Kein einziger Artikel spricht von der unzufriedenen Community, dem verschwendeten Content und den mittlerweile alltäglichen Instanzserverproblemen.
Wieso ist eine Seite, die uns sachlich informieren sollte, so parteiisch?
Was sagt ihr dazu?


----------



## Anduris (8. August 2009)

Ich weiß nicht, wovon du sprichst! xD


----------



## Corok (8. August 2009)

Ich würde mal sagen buffed ist unter den MMO-Community Pages am ehesten mit einem bekannten tagesblatt mit vier buchstaben zu vergleichen. also nicht zu viel erwarten und die seichte unterhaltung genießen. 


			Dieser Inhalt steht nur eingeloggten Mitgliedern zur Verfügung.


----------



## Odilion (8. August 2009)

Corok schrieb:


> Ich würde mal sagen buffed ist unter den MMO-Community Pages am ehesten mit einem bekannten tagesblatt mit vier buchstaben zu vergleichen. also nicht zu viel erwarten und die seichte unterhaltung genießen.
> 
> 
> Dieser Inhalt steht nur eingeloggten Mitgliedern zur Verfügung.



ne ne ne,
die von dir angesprochene zeitung mit den 4 buchstaben würde jeden skandal bis aufs geringste ausschlachten.
das tut buffed nicht, im gegenteil, sie verschweigen es.
und hand aufs herz, was aus wow und vorallem aber blizzard geworden ist, das ist ein skandal.

soll ich euch sagen, was der wahre grund ist?
buffed lebt von den mmos, es könnte zwar auch ohne wow gut leben, aber wow ist nun mal ein wichtiger hauptbestandteil für buffed. 
und wenn man den leuten dann auch noch zeigt, dass da was schief geht, dann ist das sicher nicht gut fürs geschäft.


----------



## offspringer05 (8. August 2009)

Corok schrieb:


> Ich würde mal sagen buffed ist unter den MMO-Community Pages am ehesten mit einem bekannten tagesblatt mit vier buchstaben zu vergleichen. also nicht zu viel erwarten und die seichte unterhaltung genießen.
> 
> 
> Dieser Inhalt steht nur eingeloggten Mitgliedern zur Verfügung.



Oben genannte Tageszeitung schreibt wenigstens über alles.
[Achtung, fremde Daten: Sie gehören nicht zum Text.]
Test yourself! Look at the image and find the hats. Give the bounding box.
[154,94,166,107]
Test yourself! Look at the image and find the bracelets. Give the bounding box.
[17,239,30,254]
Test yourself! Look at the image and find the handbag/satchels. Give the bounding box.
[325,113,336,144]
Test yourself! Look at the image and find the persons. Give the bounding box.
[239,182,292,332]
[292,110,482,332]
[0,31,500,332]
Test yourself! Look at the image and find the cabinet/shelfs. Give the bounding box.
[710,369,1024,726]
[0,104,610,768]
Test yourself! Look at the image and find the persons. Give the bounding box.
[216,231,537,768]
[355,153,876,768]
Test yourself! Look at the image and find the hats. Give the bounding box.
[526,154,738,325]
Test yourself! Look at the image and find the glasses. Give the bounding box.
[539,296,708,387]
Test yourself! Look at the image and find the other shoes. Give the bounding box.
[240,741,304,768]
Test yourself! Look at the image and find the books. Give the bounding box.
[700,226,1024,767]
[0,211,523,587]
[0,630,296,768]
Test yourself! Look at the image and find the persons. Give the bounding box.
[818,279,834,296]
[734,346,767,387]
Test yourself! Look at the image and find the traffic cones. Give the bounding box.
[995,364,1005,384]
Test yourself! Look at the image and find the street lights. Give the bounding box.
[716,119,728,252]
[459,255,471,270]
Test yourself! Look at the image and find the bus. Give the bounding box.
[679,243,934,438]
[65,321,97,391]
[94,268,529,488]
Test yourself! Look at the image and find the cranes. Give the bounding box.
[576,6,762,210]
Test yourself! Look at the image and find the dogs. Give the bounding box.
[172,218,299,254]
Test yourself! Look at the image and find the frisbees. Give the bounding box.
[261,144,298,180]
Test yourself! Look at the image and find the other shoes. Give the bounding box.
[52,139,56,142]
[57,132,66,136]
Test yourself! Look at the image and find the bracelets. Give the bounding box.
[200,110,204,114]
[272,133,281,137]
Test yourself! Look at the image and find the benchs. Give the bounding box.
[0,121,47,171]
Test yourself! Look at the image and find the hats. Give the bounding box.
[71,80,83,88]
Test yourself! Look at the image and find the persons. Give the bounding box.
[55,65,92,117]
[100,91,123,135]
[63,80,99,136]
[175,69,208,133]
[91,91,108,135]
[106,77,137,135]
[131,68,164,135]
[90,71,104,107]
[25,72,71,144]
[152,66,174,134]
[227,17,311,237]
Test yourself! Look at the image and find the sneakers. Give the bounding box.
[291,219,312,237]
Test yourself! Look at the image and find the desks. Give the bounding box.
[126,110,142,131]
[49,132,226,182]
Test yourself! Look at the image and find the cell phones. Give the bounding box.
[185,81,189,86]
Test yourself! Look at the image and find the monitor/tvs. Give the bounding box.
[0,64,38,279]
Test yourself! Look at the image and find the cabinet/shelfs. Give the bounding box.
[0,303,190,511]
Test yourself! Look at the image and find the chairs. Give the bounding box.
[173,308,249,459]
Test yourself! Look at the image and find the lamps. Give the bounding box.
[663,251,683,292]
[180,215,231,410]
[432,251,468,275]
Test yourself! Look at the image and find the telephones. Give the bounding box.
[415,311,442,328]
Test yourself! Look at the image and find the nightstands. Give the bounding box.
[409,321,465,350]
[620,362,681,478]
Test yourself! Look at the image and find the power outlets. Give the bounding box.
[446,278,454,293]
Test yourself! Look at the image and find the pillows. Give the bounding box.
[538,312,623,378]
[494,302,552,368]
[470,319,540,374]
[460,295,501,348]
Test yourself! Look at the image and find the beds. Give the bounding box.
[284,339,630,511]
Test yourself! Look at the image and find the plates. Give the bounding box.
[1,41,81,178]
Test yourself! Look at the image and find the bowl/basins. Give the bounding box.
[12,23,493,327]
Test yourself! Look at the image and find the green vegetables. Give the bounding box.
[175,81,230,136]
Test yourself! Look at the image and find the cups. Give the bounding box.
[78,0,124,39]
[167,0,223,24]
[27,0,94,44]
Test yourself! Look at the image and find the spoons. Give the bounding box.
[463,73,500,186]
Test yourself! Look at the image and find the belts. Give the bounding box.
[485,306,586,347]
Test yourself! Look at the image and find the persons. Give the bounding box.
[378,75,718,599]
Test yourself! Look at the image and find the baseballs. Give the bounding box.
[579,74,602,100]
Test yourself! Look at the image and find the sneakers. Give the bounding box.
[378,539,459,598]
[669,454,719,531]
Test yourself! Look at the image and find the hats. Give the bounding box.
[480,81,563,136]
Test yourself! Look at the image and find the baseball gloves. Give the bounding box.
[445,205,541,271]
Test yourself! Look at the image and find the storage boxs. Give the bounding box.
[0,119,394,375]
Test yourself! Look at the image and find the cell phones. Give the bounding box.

Zwar sehr schlecht und populistisch, aber über ALLES.
Buffed schreibt nur über Blumen und Sonne und Regenbogen und verschließt die Augen vor den Problemen, die es in WoW nun mal gibt.


----------



## lovechia (8. August 2009)

ich kenne wowszene nicht, hab mir die ersten News durchgelesen und kann keinen Unterschied zu Buffed news erkennen


----------



## teroa (8. August 2009)

offspringer05 schrieb:


> Hallo!
> Ich bin nun schon seit längerer Zeit auf Buffed.de unterwegs und mir fällt eines immer wieder auf.
> Während man auf wowszene.de relativ objektiv informiert wird, profiliert sich Buffed vor allem durch, naja sagen wir mal "Arschkriechen".
> Kein einziger Artikel spricht von der unzufriedenen Community, dem verschwendeten Content und den mittlerweile alltäglichen Instanzserverproblemen.
> ...




Buffed (ehemals blasc) war schon immer ne wow arschkriecherseite...


----------



## Elmurda (8. August 2009)

News sind News. Kritiken sind Kritiken. Flames sind Flames.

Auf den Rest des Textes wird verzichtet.